Kazakh people are fighting to preserve the natural lakes of Nur‑Sultan
Everything you need to know about how civil society and our Partner ACBK are trying to protect biodiversity in the capital region.
By Marta Silvia Vigano’
For two years now, residents and experts have been fighting to preserve the Taldykol natural lakes system in the new city centre of Nur-Sultan, the capital of Kazakhstan, that city authorities are filling up to build urban housing estates.
Wetlands are oftentimes undervalued by the general public, but in reality, they provide a whole range of ecological functions, such as downstream water supply, flood retention, groundwater recharge, natural pollution removal, and providing habitat for fish and wildlife. While wetlands make up only 6% of the planet’s land, their conservation is vital for arid regions like Kazakhstan, 70% of its territory is affected by desertification, and wetlands are a source of very needed freshwater.
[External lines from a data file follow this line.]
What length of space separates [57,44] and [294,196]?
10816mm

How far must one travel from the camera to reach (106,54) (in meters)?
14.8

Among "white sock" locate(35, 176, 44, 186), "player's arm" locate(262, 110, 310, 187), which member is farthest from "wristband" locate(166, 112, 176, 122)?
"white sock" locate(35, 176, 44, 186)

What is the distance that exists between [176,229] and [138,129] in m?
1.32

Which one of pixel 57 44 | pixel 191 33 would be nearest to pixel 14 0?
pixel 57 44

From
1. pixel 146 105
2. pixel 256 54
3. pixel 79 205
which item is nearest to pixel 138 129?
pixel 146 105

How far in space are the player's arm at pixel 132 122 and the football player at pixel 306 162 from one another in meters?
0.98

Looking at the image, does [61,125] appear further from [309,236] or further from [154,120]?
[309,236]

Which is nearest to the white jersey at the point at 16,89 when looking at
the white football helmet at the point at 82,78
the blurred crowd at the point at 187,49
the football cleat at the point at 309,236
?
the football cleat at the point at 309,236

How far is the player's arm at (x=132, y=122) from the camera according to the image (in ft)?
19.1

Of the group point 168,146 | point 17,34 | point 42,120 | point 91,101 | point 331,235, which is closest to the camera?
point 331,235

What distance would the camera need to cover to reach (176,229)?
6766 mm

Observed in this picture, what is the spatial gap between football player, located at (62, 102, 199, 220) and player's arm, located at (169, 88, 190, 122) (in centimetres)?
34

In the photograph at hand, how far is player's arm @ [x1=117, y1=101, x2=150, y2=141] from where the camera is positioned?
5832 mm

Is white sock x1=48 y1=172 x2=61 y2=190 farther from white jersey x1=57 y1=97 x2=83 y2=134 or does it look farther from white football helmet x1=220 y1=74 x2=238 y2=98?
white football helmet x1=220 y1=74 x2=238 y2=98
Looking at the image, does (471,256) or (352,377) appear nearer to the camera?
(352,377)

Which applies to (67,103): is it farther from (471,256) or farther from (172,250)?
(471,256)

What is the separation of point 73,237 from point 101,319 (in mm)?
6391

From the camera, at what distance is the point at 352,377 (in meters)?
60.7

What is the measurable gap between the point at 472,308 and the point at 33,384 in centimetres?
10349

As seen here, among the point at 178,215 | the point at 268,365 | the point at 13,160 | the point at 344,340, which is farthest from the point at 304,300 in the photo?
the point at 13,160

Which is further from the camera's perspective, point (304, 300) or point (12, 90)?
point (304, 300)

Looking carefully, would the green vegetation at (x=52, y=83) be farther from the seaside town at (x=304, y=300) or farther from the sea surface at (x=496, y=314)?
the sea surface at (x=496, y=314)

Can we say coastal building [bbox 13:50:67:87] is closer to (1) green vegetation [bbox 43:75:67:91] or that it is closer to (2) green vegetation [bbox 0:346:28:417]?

Formed in the landscape depressions between two rivers in what is now the capital region, the Taldykol lakes system originated around 13 000 years ago, at the turn of the Late Cretaceous and the Holocene. The Taldykol lake system consists of lakes Bolshoi Taldykol, Olmes, Maly Taldykol (group of lakes) and Tassuat. It has been traditionally used by locals for fishing and agricultural purposes, but also as a place for residents to rest on the hot summer days.
Since the 70s, the effluents from Nur-Sultan, at the time known as Tselinograd, had been redirected to the Bolshoi Taldykol and Olmes lakes, where they used to enter the water after mechanical and biological purification. In 2016, the discharge of sewage water completely came to a halt. This made space for a land reclamation project that reduced the water surface by three times its historic size – from 1500 ha to 500 ha. The authorities proudly presented the results, labelling the lake system as a green zone in the city’s development plans.
This, however, was not enough. BirdLife’s Partner, the Association for the Conservation of Biodiversity of Kazakhstan (ACBK) had been advocating for the creation of an urban nature park in the capital city for the preservation of the whole Taldykol lake system since 2012. The collection of data on lake flora and fauna and the park conceptualisation went on for several years, also thanks to our UK Partner, the Royal Society for the Protection of Birds (RSPB), that supported the project through various consultations and mutual field visits.
In 2017, the park project for the conservation of the whole Taldykol lakes system was finally included in the city’s environmental health plan. Two years later, the research and design institute Astanagenlan together with ACBK experts developed a detailed plan of the city nature park on an area of 5 700 hectares, regrettably only including the Bolshoi Taldykol lake.
Meanwhile, the city kept growing, with constructions reaching the lake system and fragmenting the Maly Taldykol lake into seven sections. This meant that, isolated from the other lakes, the water level started to drop. Adding injury to insult, the companies and the city administration wasted no time and started actively backfilling the cavity to further build residential blocks.
As soon as the residents became aware of the backfilling action against the Maly Taldykol lake in the summer of 2020, they kicked off the SOS Taldykol initiative to establish an open dialogue
What the authorities are missing is that lakes are alive and have the potential to recover and function as healthy wetlands. The diversity of bird populations in the area is the proof.
The territory of the Taldykol lake system hosts 168 species of birds, including 86 species of waterbirds nesting around the lakes and stopping there during the seasonal migration period. In 2020, the number of birds nesting on all lakes and adjacent steppe areas was estimated between 1 600 and 5 000 pairs of various species, like Dalmatian Pelicans (Pelicanus crispus), Whooper Swans (Cygnus cygnus), Common Pochards (Aythya ferina), Little Bustards (Tetrax tetrax), and Black-winged Pratincoles (Glareola normani). On the 11th of September 2021, the lake was visited by Greater flamingos (Phoenicopterus roseus), which drove even more momentum to the importance of preserving the lake. In just 37 days, the petition against any further construction around the Maly Taldykol group of lakes saw a flock of 12,000 more signatures, a great achievement for a country whose population is about 19 million people.
With civil society and conservation NGOs advocating hand in hand, the fight to save the historical landmark of the Taldykol lakes system is still ongoing. It can still be saved, and nature in Kazakhstan is counting on it.